The State of RDF support in Perl

Experimenting

tkappler created a git repository  http://github.com/thomas11/perl-rdf-experiments to experiment with RDF in Perl, see what existing modules can do, etc. Biohackathoners, please fork and contribute!

Existing modules

Also see  http://www.perlrdf.org!

RDF::Query

Generic query interface working with several RDF modules. Powerful but complex. Am working with the author, Greg Williams of RDF::Trine, on some docs/tutorials.

It can talk to a Sparql endpoint via the HTTP Sparql protocol.

RDF::Trine

 RDF::Trine is a complete RDF package written in Perl. It is the only one that has parsers for RDF serializations other than RDF/XML (including JSON), and that has a SPARQL wrapper. It implements the  SPARQL protocol and can thus talk to any SPARQL endpoint.

Last release: 0.117, 2010-02-04.

tkappler is in touch with the author, Gregory Williams, and it's a pleasure to work with him. Some patches contributed. Here's some of his advice that I intend to include in some more in-depth, step-by-step writeups.

In general you should be using RDF::Query for retrieving patterns that are more complex than a single triple pattern. get_pattern exists mostly for RDF::Query to use when the underlying store is expected to be able to execute a complex join query more efficiently than the perl implementation (for example, the DBI-based storage backend).

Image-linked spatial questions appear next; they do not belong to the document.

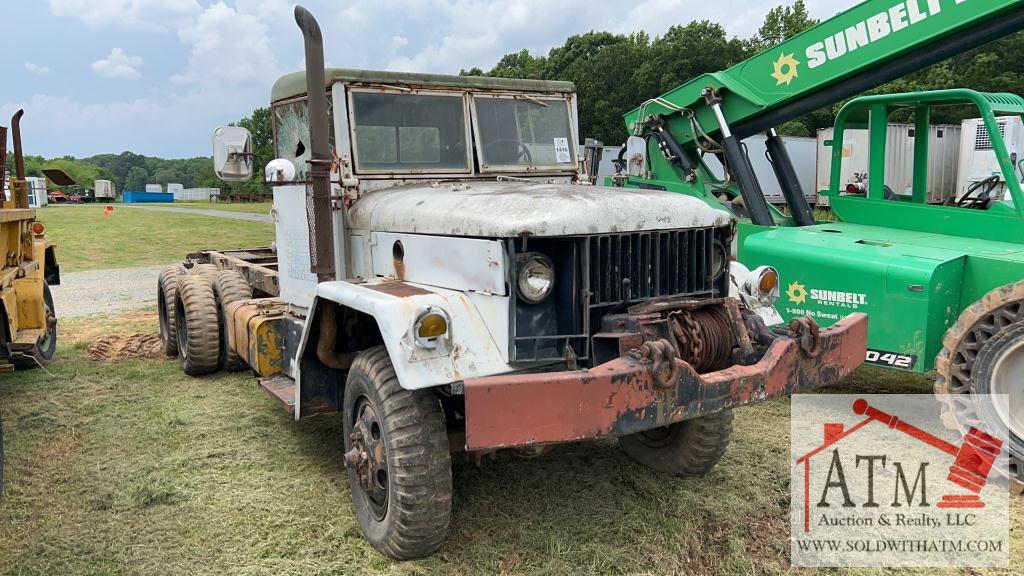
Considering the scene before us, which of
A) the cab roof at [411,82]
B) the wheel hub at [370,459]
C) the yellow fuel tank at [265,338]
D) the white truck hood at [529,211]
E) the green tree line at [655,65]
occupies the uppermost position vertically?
the green tree line at [655,65]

It's never been a part of the code that has felt very stable, so I'd suggest always using the RDF::Query interface for situations where get_statements doesn't do as much as you need.

yy's serialization notes: The output (RDF/XML) has some redundancies. The module groups statements that share the subject, and embraces them by "<rdf:Description>" tags. It's OK, but declaration of user-defined namespaces is not at the first "<rdf:RDF>" tag, but at each rdf-description tag. This will probably be configurable from the next release, though. Also, the nesting level is one, and you cannot define a QNAME of a name space as "foaf" or "rdfs", but the module defines arbitrarily. Even so, it's more compact than that of RDF::Redland.

RDF::TrineShortcuts?

 A toolkit for RDF::Trine that implements common tasks. Makes a lot of my hackathon work redundant, but I discovered it only afterward...

It comes with two command line tools: trapper to read and write RDF and count triples (-c), and toquet to send a Sparql query to an endpoint over HTTP.

RDF::Redland

 RDF::Redland is a wrapper for the [Redland C library]( http://librdf.org/). Looks pretty complete.

I couldn't build it as I have the new version 0.9.17 of librasqal, the query library for Redland, which is API incompatible with its predecessor on which RDF::Redland apparently depends.

Another hint for building it is that the test script assumes that libraries generated by swig are in the shared library paths. After taking care of it by adding the following paths to LD_LIBRARY_PAT, no problem occurred for yy:

Redland-1.0.5.4/redland/rasqal/src/.libs
Redland-1.0.5.4/redland/raptor/src/.libs

Test::RDF

 Test::RDF supports checking for data validity, and comparing two graphs for equivalence. It does not explain the differences when they are not equal, however. Builds on RDF::Redland.

RDF::Core

Another pure Perl RDF framework.  CPAN. Last release: 0.51, 2007-02-19, which probably means that it's not very much used or supported. Use RDF::Trine unless you have a good reason not to.

Notes:

  • A pretty complete RDF package written in Perl, including parser and serializer, model with its own query language, and storage with either Berkeley DB, in-memory, or PostgreSQL as backend.
  • It's unfortunate that it has its own query language, should be SPARQL.
  • RDF/XML serialization and parsing only.
  • Has a Schema module to work with RDFS, didn't try it.
  • Greg Williams of RDF::Trine, the other, more complete and up-to-date RDF framework, tried to contribute to RDF::Core but was " met with resistance, rejection, or frustratingly long delays". Not good.

yy's serialization notes: RDF::Core is a bit old and cannot handle a blank node (rdf:nodeID), but the serialized output (RDF/XML) is better organized than the others. You cannot define a QNAME of a name space.

RDF::Simple

 RDF::Simple (0.415) - very basic.

yy's serialization notes: RDF::Simple is literally "simple", so IMO it is useful only for understanding how serialization works, but not for a practical use. As the module page says, it doesn't care the node type. You cannot declare whether a node is a URI or literal. On the other hand, a serialized output (RDF/XML) is better organized (more nested and size is smaller) than RDF::Trine and RDF::Redland.

Onto-Perl

 ONTO-PERL by fellow Biohackathoner Erick Antezana can translate between OBO, OBO-in-OWL, and RDF (among other things).

Wrappers

Future Work

A lot. Add if you think of something.

UniProt? has a very simple RDF reader that only works with UniProt? RDF. It's still useful as it's very easy to use, tkappler is working on packaging it up.